Sunday 16 June 2013

Recent Changes In Export Rules

The commerce ministry has trimmed the list of adjudicating authorities and also allowed re-export of imported goods to Iran in rupees. The Reserve Bank of India (RBI) has now prescribed a time limit for realisation of export proceeds for units in Special Economic Zones (SEZs) and raised the limit for receiving payments through online payment gateways.



Section 13 of the Foreign Trade Development and Regulation Act, 1993, empowers the Director General of Foreign Trade (DGFT) or any officer specified by the central government to impose a penalty or order confiscation for contravention of any provisions of the said Act or rules, orders or notifications made/issued under it. Last Thursday, the commerce ministry stripped the powers of the Foreign Trade Development Officer, Dy. DGFT, Zonal Joint DGFT and Export Commissioner to adjudicate. The powers of other authorities to adjudicate remained unchanged. The ministry also empowered the DGFT to constitute a bench of two Additional DGFTs as appellate authority on matters relating to export-oriented units (EOUs).



Re-export of goods imported against payment in freely convertible currency was permitted against payment in freely convertible currency. Last week, the government allowed export of such goods against payment in rupees to the countries notified by the DGFT, subject to at least 15 per cent value addition. The DGFT notified Iran as an eligible country under this relaxed provision. The ministry also mandated the production of a Sanitary Import Permit from the department of animal husbandry, dairying & fisheries for import of livestock and certain other items.
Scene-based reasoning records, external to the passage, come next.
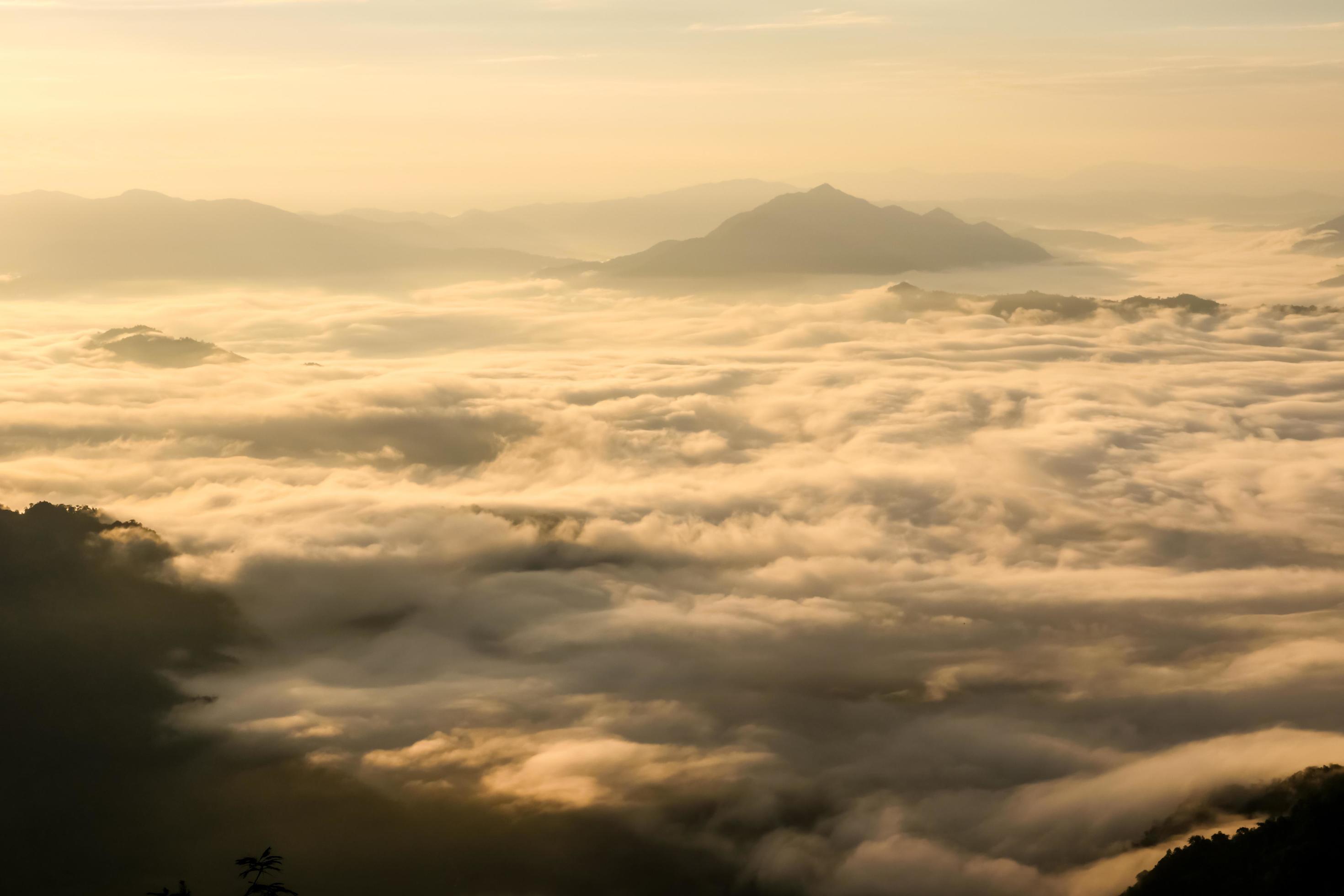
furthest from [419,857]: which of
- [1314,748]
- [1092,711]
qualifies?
[1314,748]

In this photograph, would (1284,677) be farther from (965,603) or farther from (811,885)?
(811,885)

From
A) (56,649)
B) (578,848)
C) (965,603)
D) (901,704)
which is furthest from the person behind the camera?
(965,603)

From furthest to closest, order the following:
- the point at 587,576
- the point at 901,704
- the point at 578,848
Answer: the point at 587,576 → the point at 901,704 → the point at 578,848

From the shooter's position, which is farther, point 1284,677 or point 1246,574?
point 1246,574

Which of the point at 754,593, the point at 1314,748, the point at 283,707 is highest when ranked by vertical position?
the point at 754,593

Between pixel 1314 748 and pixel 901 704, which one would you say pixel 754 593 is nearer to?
pixel 901 704

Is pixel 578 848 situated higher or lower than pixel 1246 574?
lower

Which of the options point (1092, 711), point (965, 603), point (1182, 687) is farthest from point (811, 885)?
point (965, 603)
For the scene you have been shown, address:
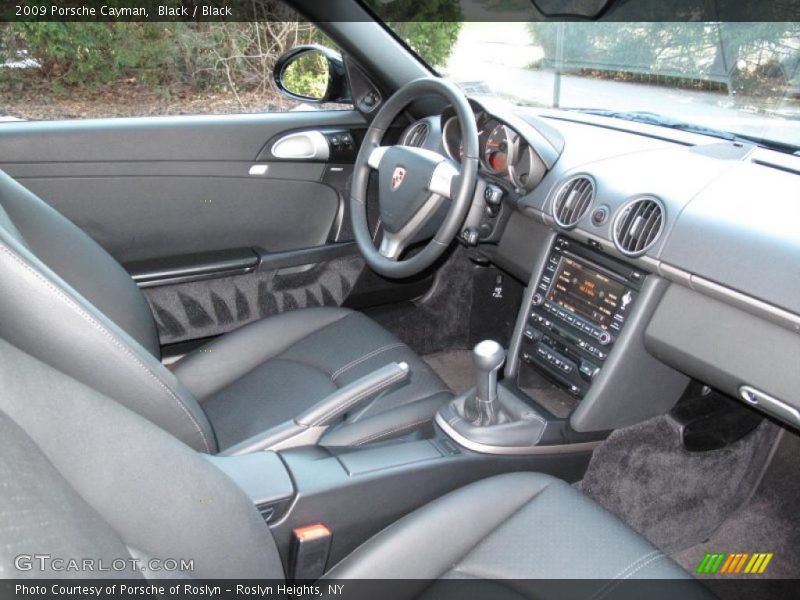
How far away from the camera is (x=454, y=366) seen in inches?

Exporters are required to bring in export proceeds within specified time limits. However, SEZ units were exempted from this discipline. Last week, RBI prescribed a time limit of 12 months from the date of export for realisation of the export proceeds by SEZ units. This discipline was somewhat overdue. But, RBI left some SEZ units in doubt on whether this would apply to exports already made. RBI also surprised the SEZ units by stating that any extension of time beyond this stipulated period may be granted by RBI on a case to case basis. This prescription is more stringent than those prescribed for other exporters who can seek extension from banks, more or less on an automatic basis. RBI should quickly clarify that even for exports made before last week's circular, extensions should be obtained for bills unrealised within 12 months.



It should also examine if it would be better to let banks consider requests for extension in the time limit from SEZ units. AD (Authorised Dealer) Category-I banks were permitted to offer the facility to repatriate export-related remittances by entering into standing arrangements with Online Payment Gateway Service Providers (OPGSP) for export of goods and services for a value up to $3,000 a transaction, subject to certain conditions. Last week, RBI increased the value per transaction from $3,000 to $10,000 for export-related remittances received via OPGSPs. This move will help sale of consumer goods such as gems and jewellery, apparel, books, music, movies, home appliances, carpets, spare parts, etc. Rafeeque Ahmed, president, Federation of Indian Export Organisations, said it would help boost India's exports through the e-commerce route to grow 30 per cent from the current level of $1 billion.